Daffa datang sambil membopong beberapa snack di tangannya. "Eh, kok?"
"Iya nih ada apa dengan Kakak-kakak kita, Daff?" ledek Nino dan memberi kode kepada Daffa untuk bergabung dengannya meledek dua orang itu.
"Cie ...," ujar Nino dan Daffa kompak.
"Udah deh, Nino nggak usah mikir aneh-aneh, ya." Nada terlihat kesal dengan situasi yang ada.
"Yaudah lanjutkan Kak, Nino nggak bakal tanyain atau kepo macam-macam kok.

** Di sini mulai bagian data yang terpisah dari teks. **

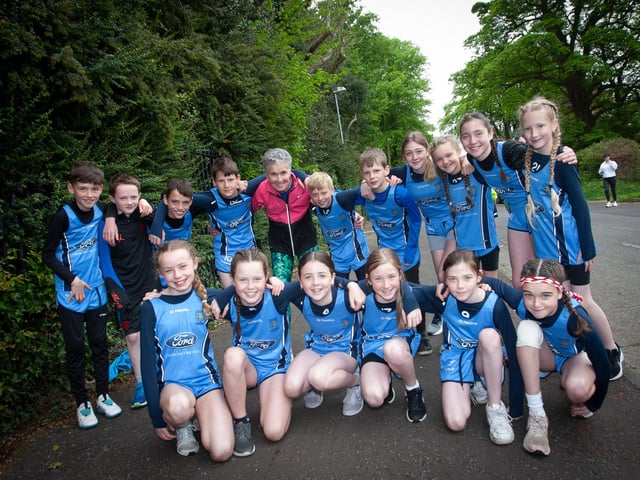 The legend that is Roisin Lynch pictured with the Hollybush Cross Country team on Friday. (Photos: jim McCafferty Photography)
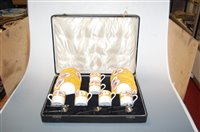 Lot 273 - A cased set of six Paragon china coffee cans...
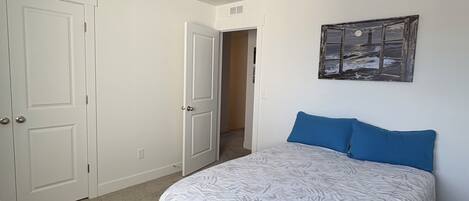 Un dormitorio con cama, una puerta, un pasillo y un cuadro colgado en la pared.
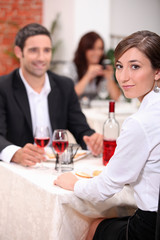 couple at restaurant with woman turned to camera
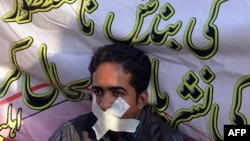 FILE: A Pakistani journalist protests curbs on free press.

Kami mau main PS aja ah, Yuk Daff."
"Skuy!"
Daffa dan Nino beranjak dari sana namun tidak lupa memalingkan wajah ke belakang dengan ekspresi meledek.
"Sana cepet pergi! Gue tampol juga lo pada ya!" teriak Hyunjin yang agak kesal dengan kelakuan dua remaja itu.

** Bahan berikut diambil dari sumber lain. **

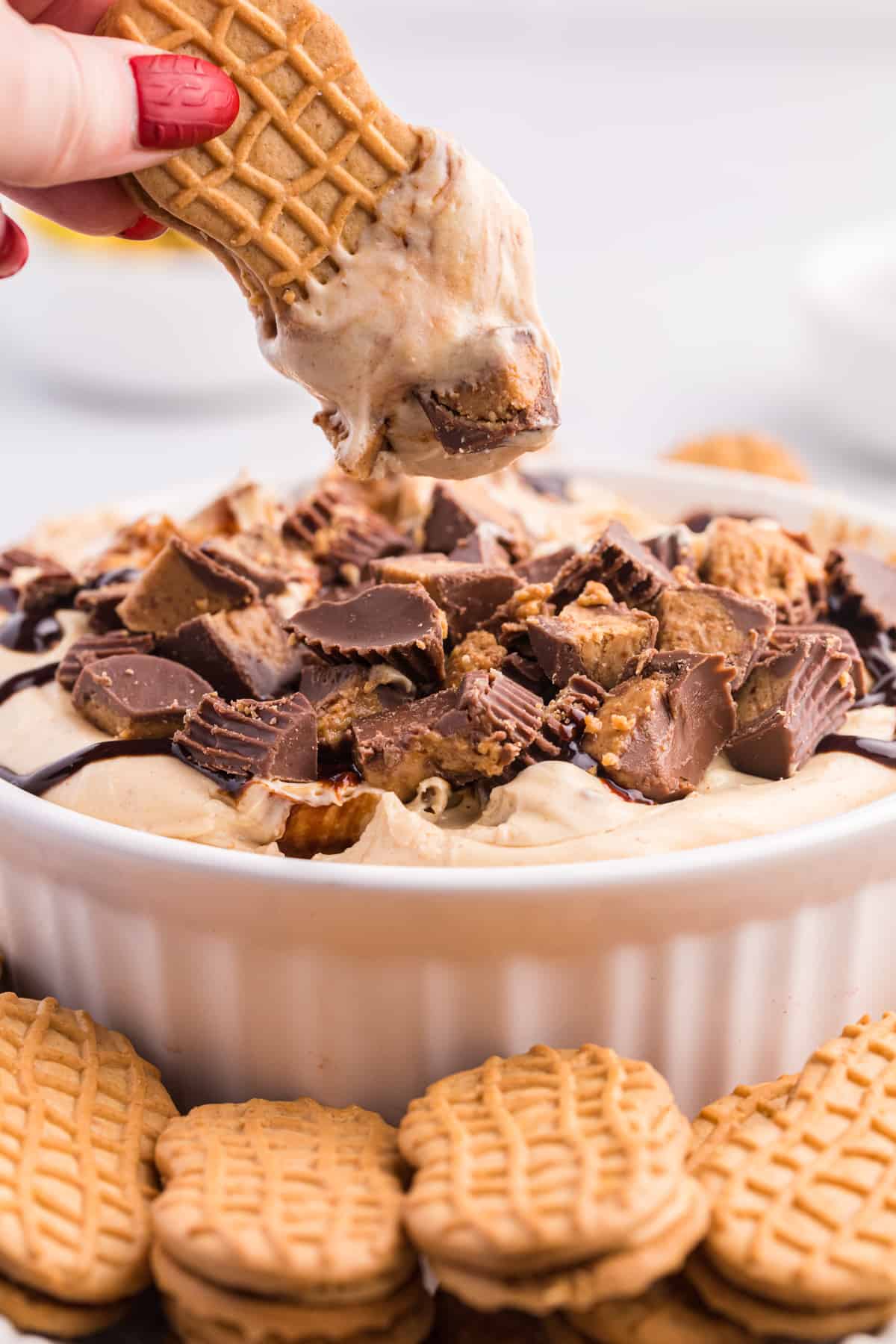 Hand reaching in and dipping Nutter Butter cookie in peanut butter cheesecake dessert dip.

"Iya iya Bang. Galak amat ah!" seru Daffa yang semakin menghilang dari sana.
Nada menatap Hyunjin dengan canggung. Lalu mengambil salah satu minuman rasa jeruk dan tanpa pikir panjang dia langsung menegak minuman tersebut hingga habis.
Hyunjin melihat Nada dengan heran, "Haus banget, ya?"
***
"Astaga San, banyak banget lo bawa makanan?" Nada tercengang melihat berbagai macam makanan yang dibawa Sandra, mulai dari gorengan hingga martabak manis lengkap dengan dua gelas minuman dengan topping boba.
Sandra menyengir. "Harus perlu asupan untuk mendengar dan bercerita eheu."
Nada menggelengkan kepalanya, sangat heran dengan kelakuan temannya itu namun beberapa detik kemudian dirinya meraih martabak manis yang dibawa Sandra.
"Makan yang banyak ya Nona Nada ... biar semangat ceritanya hahaha."
Helaan napas tentu saja keluar dari mulut Nada. "Iya, Nona Sandra, terimakasih atas asupannya ya. Apakah Anda siap mendengarkan?"
"Siap banget!"
"Oke, jadi--"
"Bentar Na, gue baru ingat, kata lo rumah Bang Alphiandi dekat sini? di mananya? ayo ke balkon sekarang juga, gue mau liat gamau tau pokoknya!"
Oke, ternyata keberadaan Alphiandi lebih menarik bagi Sandra daripada cerita lainnya. "Oke oke, apa yang nggak untuk Sandra sih," ujar Nada yang mulai berdiri dan membuka pintu kamarnya.
Sandra memekik kegirangan entah apa yang membuat perempuan itu terlalu bersemangat. Baru saja mau melihat Alphiandi, bagaimana jika dia melihat langsung artis Korea kesukaannya, bisa-bisa pingsan di tempat sampai koma dua bulan.